> EXCERPTED DATA

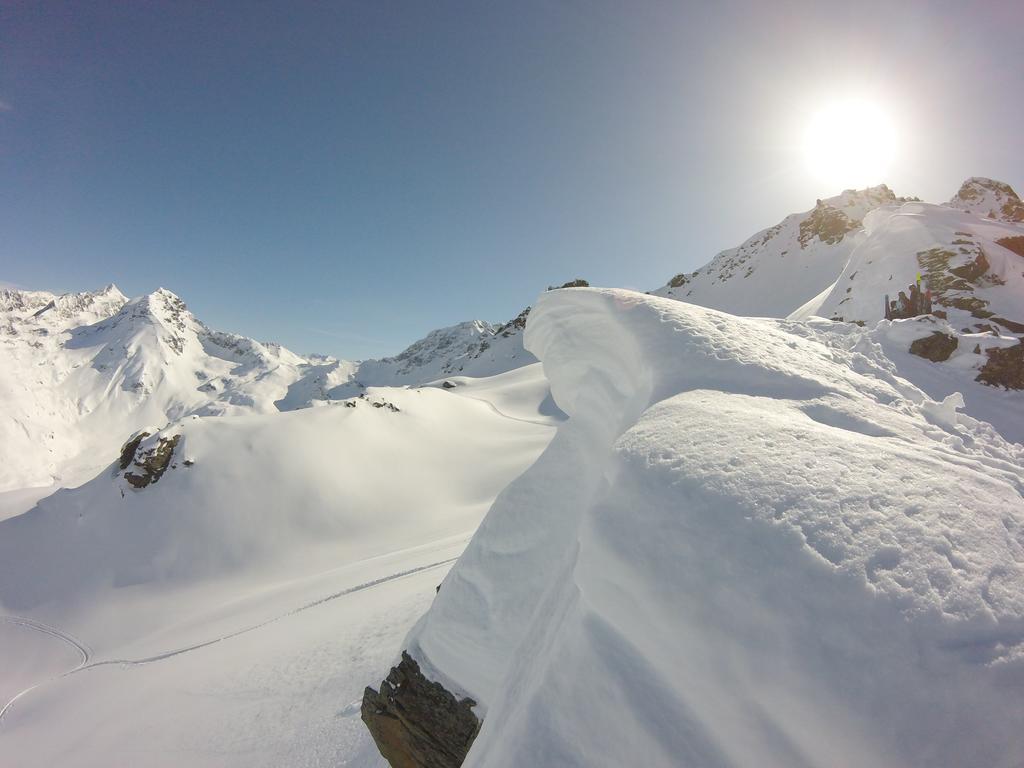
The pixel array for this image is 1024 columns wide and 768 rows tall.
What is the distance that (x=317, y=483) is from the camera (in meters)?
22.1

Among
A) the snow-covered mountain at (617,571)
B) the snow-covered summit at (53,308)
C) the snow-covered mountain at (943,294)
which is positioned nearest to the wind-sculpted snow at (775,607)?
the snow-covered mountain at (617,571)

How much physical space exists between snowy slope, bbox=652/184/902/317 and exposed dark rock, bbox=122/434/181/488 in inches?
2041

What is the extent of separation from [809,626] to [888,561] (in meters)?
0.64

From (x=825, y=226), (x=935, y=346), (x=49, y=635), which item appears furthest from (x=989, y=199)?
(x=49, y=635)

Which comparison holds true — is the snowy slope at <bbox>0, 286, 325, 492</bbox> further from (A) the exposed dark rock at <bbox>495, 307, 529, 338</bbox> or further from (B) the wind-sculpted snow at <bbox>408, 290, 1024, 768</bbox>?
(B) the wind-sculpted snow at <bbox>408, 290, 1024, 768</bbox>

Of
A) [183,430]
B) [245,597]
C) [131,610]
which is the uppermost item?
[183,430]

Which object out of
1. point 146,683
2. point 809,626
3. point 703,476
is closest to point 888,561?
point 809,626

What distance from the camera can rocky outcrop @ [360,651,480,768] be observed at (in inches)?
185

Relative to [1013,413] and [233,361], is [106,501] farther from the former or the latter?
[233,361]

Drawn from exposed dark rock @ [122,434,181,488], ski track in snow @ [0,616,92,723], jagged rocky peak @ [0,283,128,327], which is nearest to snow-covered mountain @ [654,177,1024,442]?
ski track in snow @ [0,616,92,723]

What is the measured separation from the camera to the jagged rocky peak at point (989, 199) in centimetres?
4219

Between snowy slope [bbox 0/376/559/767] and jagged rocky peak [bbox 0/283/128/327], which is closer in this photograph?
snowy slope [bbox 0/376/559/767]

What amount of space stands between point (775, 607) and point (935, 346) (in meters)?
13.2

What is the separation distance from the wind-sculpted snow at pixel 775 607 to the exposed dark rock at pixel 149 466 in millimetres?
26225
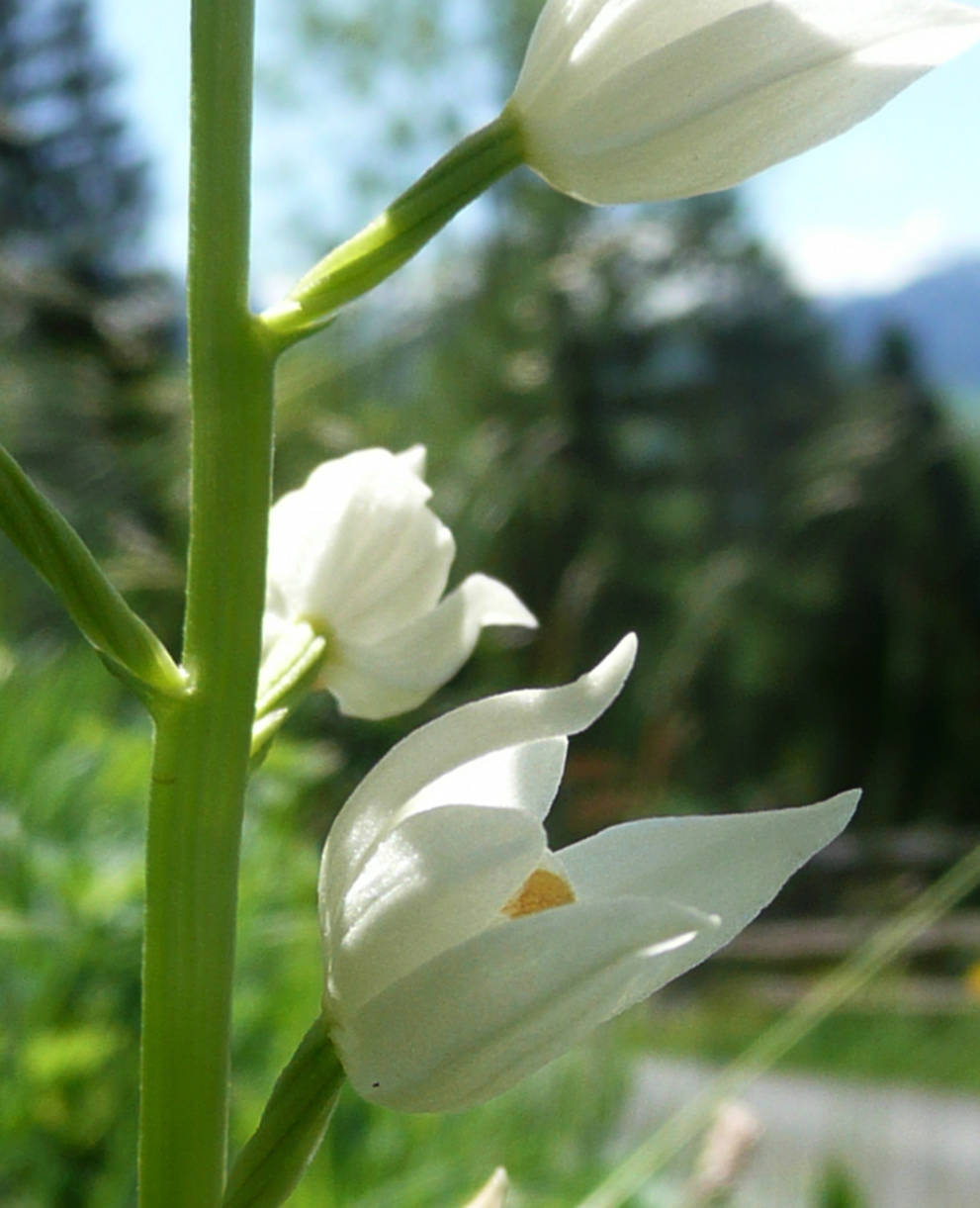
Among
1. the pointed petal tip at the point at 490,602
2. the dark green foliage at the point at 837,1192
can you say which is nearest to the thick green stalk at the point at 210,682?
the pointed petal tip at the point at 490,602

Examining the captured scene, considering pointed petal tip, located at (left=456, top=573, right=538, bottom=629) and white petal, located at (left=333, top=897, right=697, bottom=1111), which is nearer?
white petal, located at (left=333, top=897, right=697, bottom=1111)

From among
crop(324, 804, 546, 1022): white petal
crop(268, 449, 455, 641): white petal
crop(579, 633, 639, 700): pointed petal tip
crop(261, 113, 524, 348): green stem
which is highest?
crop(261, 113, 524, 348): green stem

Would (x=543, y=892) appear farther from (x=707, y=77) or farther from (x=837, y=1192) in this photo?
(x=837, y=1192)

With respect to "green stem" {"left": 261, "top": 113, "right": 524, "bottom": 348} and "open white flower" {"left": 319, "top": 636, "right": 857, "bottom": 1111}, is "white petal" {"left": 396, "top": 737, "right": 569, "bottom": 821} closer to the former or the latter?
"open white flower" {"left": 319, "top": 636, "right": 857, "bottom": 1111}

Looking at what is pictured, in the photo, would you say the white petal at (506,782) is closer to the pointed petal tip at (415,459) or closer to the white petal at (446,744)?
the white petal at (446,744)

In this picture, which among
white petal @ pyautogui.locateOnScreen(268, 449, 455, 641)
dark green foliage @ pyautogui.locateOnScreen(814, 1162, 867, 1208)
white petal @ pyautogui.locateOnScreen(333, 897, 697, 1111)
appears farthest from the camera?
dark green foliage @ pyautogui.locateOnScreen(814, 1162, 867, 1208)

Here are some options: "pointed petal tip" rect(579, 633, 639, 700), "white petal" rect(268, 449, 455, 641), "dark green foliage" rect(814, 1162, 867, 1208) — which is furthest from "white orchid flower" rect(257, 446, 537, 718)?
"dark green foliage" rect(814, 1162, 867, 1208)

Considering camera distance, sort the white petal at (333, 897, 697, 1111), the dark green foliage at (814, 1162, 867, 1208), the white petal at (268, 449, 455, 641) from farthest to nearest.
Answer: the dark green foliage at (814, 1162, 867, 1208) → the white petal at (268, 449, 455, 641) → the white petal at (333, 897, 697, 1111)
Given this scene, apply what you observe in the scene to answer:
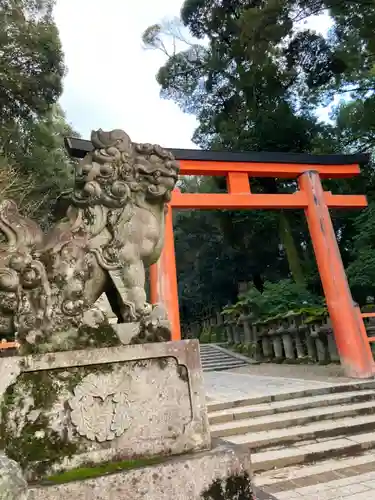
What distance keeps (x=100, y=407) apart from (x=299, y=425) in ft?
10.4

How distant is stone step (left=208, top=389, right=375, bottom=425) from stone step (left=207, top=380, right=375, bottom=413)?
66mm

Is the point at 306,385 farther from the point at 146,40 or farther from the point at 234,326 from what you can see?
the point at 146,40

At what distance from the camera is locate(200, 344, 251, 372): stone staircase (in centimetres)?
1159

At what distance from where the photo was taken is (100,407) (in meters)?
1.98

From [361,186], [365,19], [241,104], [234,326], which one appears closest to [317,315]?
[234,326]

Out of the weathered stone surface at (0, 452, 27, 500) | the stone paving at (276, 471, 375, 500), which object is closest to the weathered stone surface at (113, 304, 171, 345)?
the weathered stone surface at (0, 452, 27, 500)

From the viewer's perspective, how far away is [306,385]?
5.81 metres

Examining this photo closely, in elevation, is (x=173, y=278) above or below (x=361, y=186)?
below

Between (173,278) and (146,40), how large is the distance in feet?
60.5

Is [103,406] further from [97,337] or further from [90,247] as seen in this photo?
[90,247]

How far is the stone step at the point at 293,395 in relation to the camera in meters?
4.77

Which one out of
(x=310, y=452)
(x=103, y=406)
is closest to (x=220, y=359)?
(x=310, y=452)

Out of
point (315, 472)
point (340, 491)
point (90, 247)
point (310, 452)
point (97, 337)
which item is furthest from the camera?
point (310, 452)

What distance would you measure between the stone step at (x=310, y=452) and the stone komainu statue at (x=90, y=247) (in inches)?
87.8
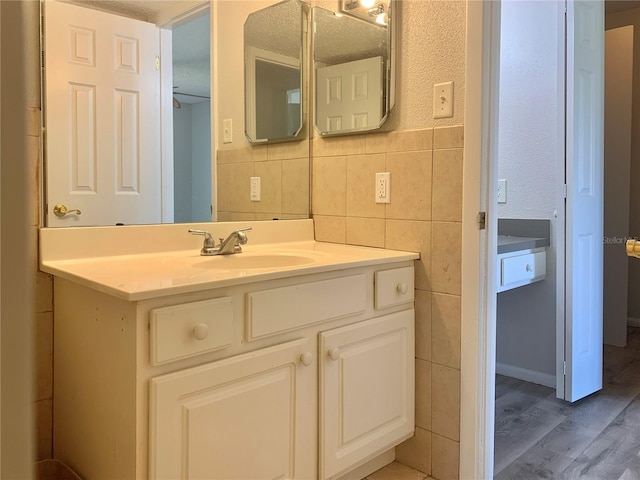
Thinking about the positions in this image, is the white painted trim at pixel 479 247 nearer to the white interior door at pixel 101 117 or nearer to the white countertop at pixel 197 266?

> TASK BRIEF
Starting with the line that contains "Considering camera distance, sort" and ending with the line that contains "5.81 metres", copy the records word for word, including both of those lines. Leave out the pictures.

> SOLUTION TO THIS PROBLEM
Considering camera distance, sort the white petal at (333, 897, 697, 1111), the dark green foliage at (814, 1162, 867, 1208), the white petal at (268, 449, 455, 641) from farthest to nearest.
Answer: the dark green foliage at (814, 1162, 867, 1208) → the white petal at (268, 449, 455, 641) → the white petal at (333, 897, 697, 1111)
Given this scene, apply what you observe in the scene to answer:
What distance keeps (x=100, y=407) apart from (x=299, y=425) in ft?
10.4

How distant is stone step (left=208, top=389, right=375, bottom=425) from stone step (left=207, top=380, right=375, bottom=413)?
66mm

Is the point at 306,385 farther from the point at 146,40 or farther from the point at 234,326 from what you can see?
the point at 146,40

At what distance from the camera is locate(200, 344, 251, 372): stone staircase (in centimetres)?
1159

At what distance from where the photo was taken is (100,407) (in meters)?
1.98

From [361,186], [365,19], [241,104], [234,326], which one appears closest to [317,315]?
[234,326]

Out of the weathered stone surface at (0, 452, 27, 500) | the stone paving at (276, 471, 375, 500), which object is closest to the weathered stone surface at (113, 304, 171, 345)?
the weathered stone surface at (0, 452, 27, 500)

From the viewer's perspective, how far away is [306,385]?
5.81 metres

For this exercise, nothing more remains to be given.